# [WHAT THE TASK ASKS]
For each line of the data below, copy it if it holds the word "your".

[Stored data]

━━━

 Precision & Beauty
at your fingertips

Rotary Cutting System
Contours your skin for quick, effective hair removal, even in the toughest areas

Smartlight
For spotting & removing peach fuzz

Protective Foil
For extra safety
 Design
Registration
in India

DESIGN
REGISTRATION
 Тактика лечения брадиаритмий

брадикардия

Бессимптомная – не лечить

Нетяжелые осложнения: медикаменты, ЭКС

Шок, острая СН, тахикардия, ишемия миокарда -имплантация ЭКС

━━━

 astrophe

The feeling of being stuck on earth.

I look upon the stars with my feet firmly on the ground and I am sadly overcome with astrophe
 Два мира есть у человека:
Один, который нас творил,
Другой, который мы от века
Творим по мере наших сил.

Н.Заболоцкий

━━━

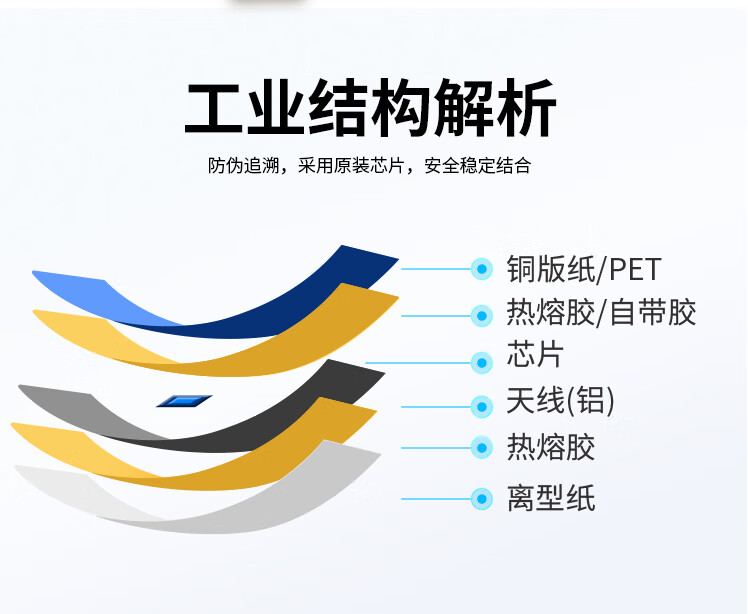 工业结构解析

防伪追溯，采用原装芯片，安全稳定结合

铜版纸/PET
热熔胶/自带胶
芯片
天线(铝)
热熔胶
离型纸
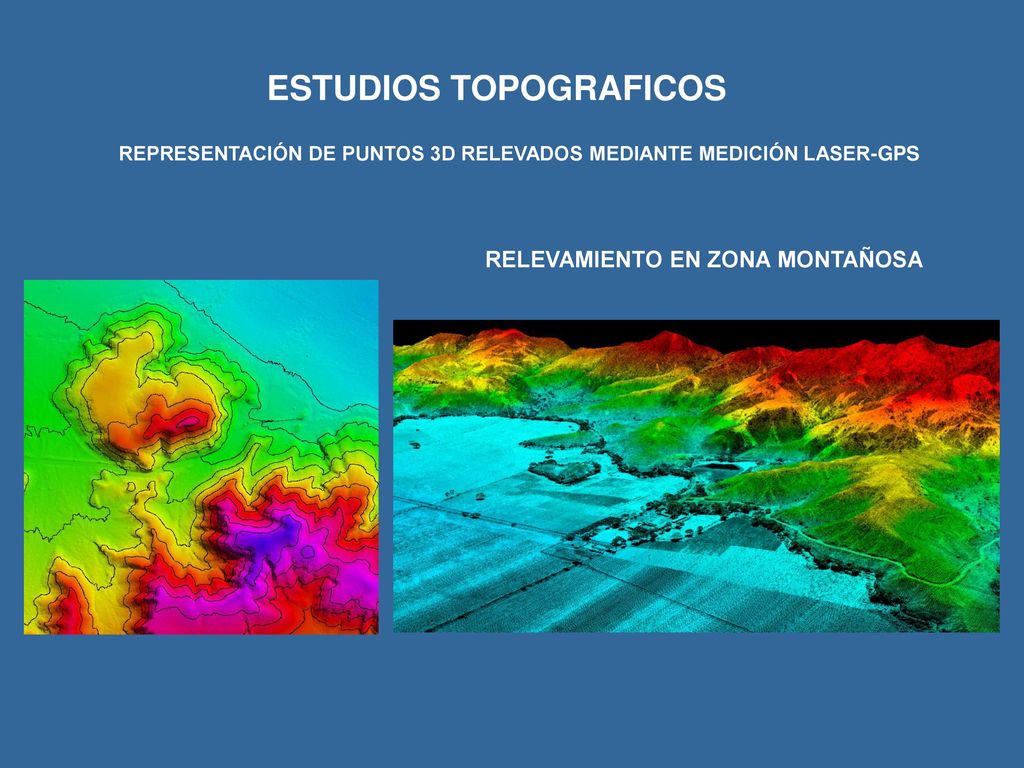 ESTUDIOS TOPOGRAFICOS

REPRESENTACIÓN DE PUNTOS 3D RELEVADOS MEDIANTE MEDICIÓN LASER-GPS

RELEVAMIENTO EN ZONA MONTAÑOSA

━━━

# [RESULT OF THE EXERCISE]
at your fingertips
Contours your skin for quick, effective hair removal, even in the toughest areas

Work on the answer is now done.